[Data lines start]
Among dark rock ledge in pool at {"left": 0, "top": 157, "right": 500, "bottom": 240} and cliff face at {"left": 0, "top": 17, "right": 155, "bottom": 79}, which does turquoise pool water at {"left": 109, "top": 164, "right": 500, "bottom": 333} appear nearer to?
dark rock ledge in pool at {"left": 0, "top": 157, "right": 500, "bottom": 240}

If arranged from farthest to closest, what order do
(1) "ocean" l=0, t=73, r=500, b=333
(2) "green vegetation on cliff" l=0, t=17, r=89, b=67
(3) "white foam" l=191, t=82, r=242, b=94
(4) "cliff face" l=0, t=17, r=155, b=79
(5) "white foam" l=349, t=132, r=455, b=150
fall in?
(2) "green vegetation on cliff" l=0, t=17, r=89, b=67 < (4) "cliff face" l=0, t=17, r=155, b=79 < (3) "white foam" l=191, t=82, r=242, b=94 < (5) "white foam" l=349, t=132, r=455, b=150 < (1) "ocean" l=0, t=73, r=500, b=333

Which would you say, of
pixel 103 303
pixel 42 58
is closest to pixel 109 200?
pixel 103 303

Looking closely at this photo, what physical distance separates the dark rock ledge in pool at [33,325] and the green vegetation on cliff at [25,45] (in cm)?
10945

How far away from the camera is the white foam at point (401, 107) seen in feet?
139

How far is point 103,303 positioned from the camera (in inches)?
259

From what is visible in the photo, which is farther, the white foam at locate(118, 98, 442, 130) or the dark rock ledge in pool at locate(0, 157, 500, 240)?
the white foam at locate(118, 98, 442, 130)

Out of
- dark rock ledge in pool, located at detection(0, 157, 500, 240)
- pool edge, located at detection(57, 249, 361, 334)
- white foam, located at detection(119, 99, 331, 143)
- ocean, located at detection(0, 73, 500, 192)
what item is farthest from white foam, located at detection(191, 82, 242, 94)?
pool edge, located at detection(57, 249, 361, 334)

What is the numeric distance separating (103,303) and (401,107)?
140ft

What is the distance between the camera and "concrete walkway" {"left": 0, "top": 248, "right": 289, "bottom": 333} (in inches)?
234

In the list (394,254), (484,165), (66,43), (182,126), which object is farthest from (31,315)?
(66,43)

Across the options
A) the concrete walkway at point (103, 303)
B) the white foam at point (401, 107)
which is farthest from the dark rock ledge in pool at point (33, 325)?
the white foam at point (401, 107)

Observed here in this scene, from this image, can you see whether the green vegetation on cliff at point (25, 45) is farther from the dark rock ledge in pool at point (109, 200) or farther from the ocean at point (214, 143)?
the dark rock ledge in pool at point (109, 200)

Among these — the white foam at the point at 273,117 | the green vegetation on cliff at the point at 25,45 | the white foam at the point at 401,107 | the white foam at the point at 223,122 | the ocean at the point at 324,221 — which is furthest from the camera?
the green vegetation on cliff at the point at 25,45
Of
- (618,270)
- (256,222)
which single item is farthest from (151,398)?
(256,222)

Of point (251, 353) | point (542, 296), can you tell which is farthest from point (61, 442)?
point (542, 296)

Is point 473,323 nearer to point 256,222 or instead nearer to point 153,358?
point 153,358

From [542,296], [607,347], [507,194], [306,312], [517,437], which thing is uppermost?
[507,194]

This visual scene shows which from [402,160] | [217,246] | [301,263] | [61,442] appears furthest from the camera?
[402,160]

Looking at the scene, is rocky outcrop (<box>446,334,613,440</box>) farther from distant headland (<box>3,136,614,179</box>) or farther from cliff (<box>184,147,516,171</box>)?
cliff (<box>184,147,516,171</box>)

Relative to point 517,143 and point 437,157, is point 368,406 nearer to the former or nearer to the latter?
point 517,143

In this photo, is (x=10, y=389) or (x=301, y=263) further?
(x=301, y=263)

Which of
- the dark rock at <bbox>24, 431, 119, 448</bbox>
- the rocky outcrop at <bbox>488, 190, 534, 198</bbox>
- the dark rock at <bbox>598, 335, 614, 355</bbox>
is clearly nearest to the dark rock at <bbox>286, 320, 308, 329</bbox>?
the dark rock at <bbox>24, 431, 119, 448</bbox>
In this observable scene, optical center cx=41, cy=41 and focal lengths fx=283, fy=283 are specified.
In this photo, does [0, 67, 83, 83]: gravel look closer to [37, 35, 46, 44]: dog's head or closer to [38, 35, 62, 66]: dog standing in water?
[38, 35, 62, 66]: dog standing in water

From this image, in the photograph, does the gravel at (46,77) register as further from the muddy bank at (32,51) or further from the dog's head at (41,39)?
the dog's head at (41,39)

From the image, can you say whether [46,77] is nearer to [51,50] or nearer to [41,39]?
[Data lines end]
Work required: Transcribe the entries word for word, starting at the line that contains "Of point (251, 353)" and ending at the final line of the entries.

Response for this exercise:
Of point (251, 353) | point (542, 296), can you tell which is farthest from point (61, 442)?
point (542, 296)

Is point 473,323 nearer to point 256,222 or instead nearer to point 153,358?
point 153,358

From [542,296], [607,347], [507,194], [306,312], [517,437], which thing is uppermost?
[507,194]

This visual scene shows which from [402,160] | [217,246] | [301,263] | [61,442] appears furthest from the camera?
[402,160]

Looking at the scene, is rocky outcrop (<box>446,334,613,440</box>) farther from distant headland (<box>3,136,614,179</box>) or farther from cliff (<box>184,147,516,171</box>)?
cliff (<box>184,147,516,171</box>)

Relative to point 517,143 and point 437,157, is point 368,406 nearer to the former or nearer to the latter?
point 517,143

In this photo, is (x=10, y=389) or (x=301, y=263) further?
(x=301, y=263)

Which of
- the dark rock at <bbox>24, 431, 119, 448</bbox>
- the rocky outcrop at <bbox>488, 190, 534, 198</bbox>
- the dark rock at <bbox>598, 335, 614, 355</bbox>
is clearly nearest to the dark rock at <bbox>286, 320, 308, 329</bbox>?
the dark rock at <bbox>24, 431, 119, 448</bbox>
In this observable scene, optical center cx=41, cy=41 and focal lengths fx=283, fy=283 are specified.
In this photo, does [0, 67, 83, 83]: gravel look closer to [37, 35, 46, 44]: dog's head or closer to [38, 35, 62, 66]: dog standing in water?
[38, 35, 62, 66]: dog standing in water

From this image, in the photograph, does the gravel at (46,77) register as further from the muddy bank at (32,51) or further from the dog's head at (41,39)?
the dog's head at (41,39)

From the image, can you say whether [46,77] is nearer to [51,50] or nearer to [41,39]?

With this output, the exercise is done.